**Supplied material**
┄┄┄┄┄┄┄┄┄┄

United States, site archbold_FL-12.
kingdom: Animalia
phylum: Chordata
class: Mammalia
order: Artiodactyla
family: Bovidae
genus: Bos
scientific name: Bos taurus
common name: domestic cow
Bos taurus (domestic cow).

┄┄┄┄┄┄┄┄┄┄

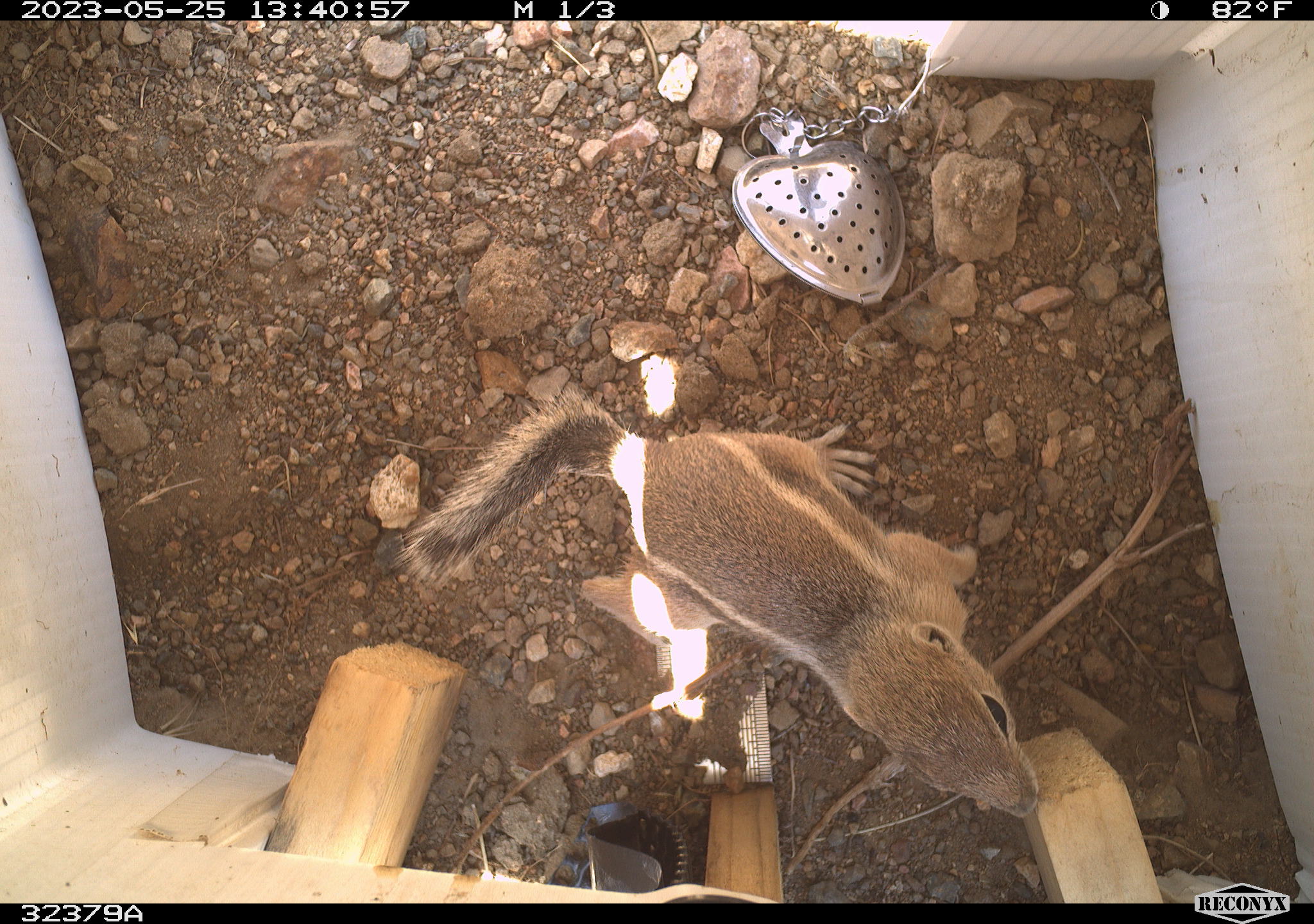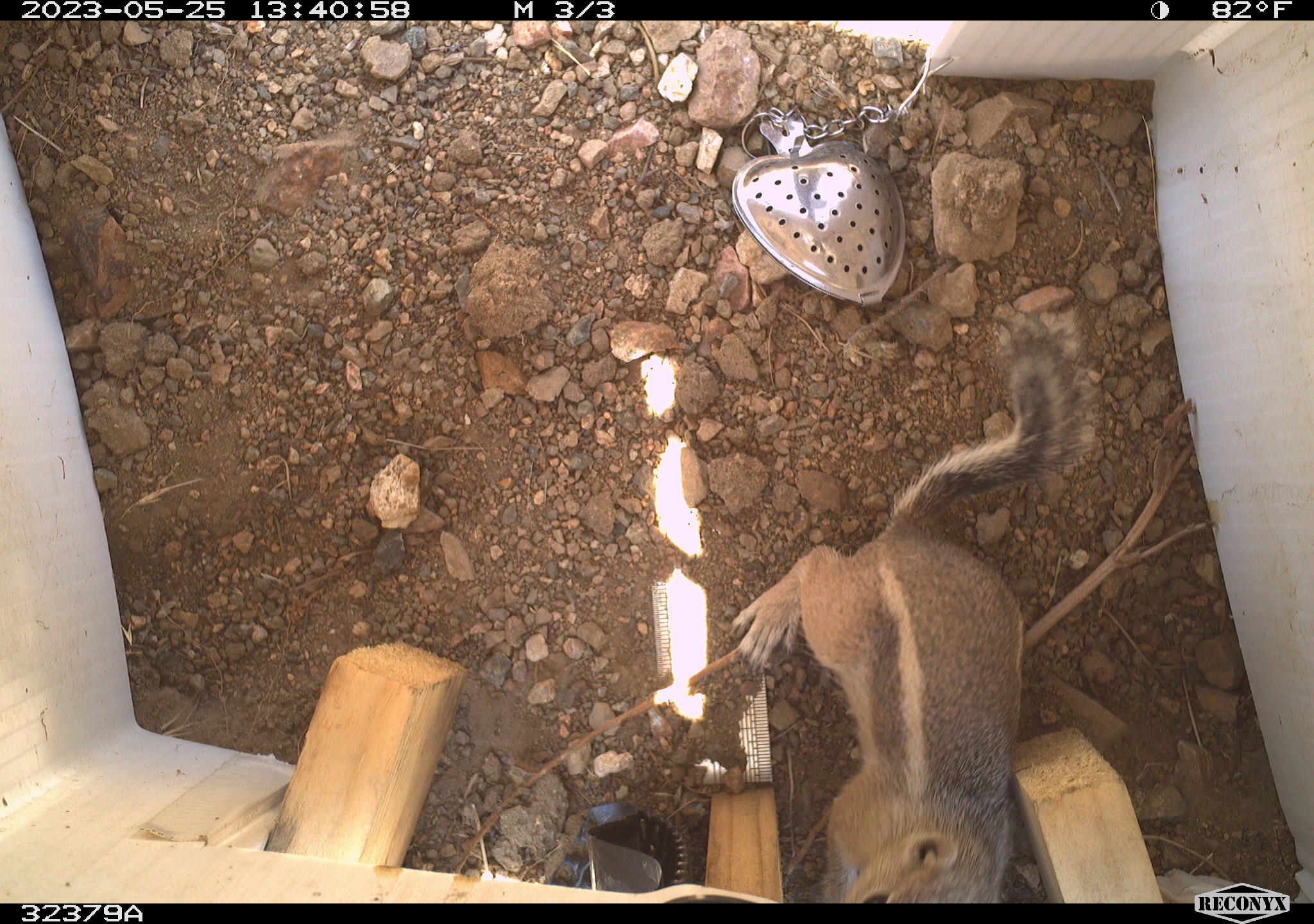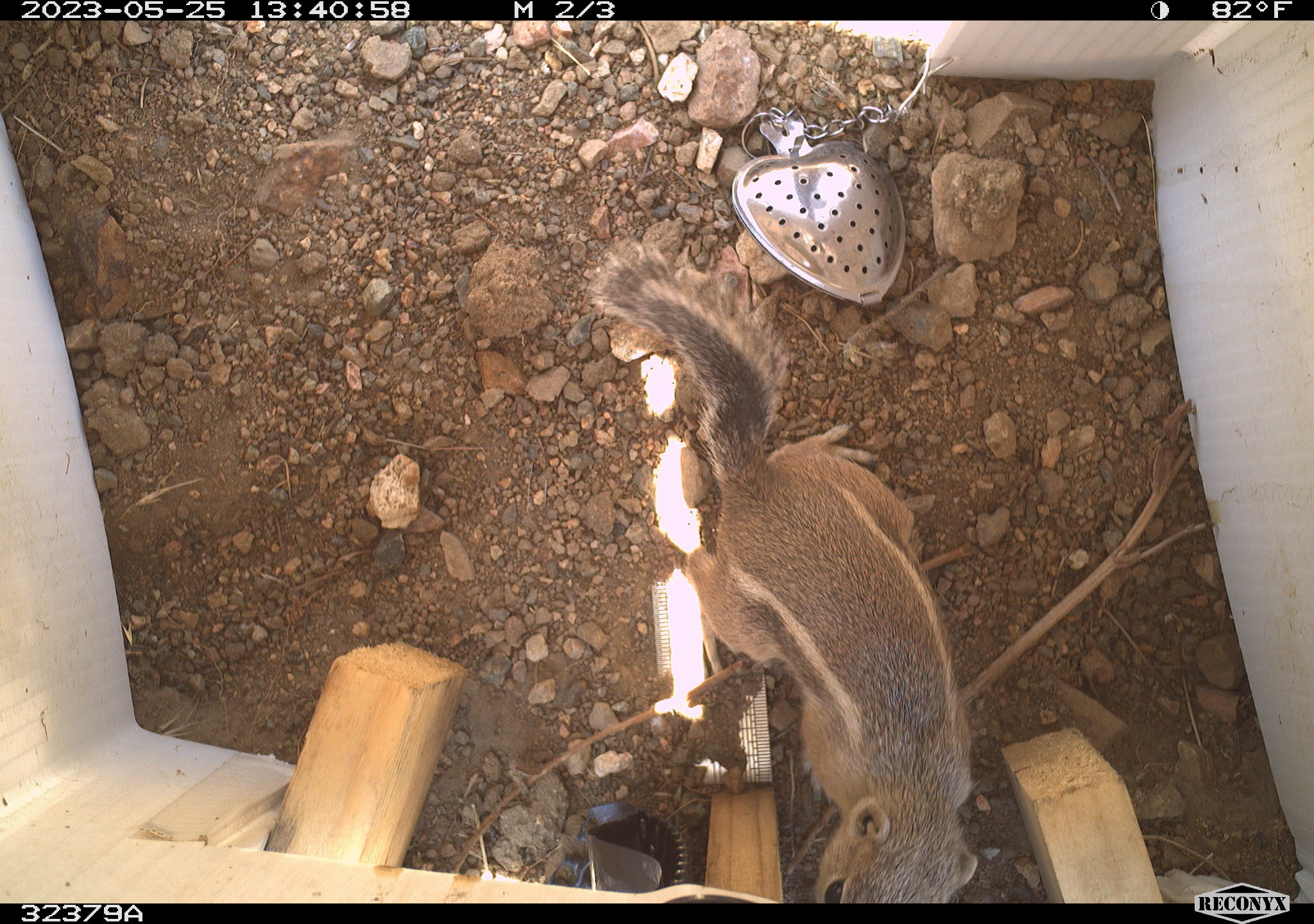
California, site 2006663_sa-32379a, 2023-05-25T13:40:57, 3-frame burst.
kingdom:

┄┄┄┄┄┄┄┄┄┄

**The task**
Return every line of the entries above that the string "site" appears in.

**Answer area**
United States, site archbold_FL-12.
California, site 2006663_sa-32379a, 2023-05-25T13:40:57, 3-frame burst.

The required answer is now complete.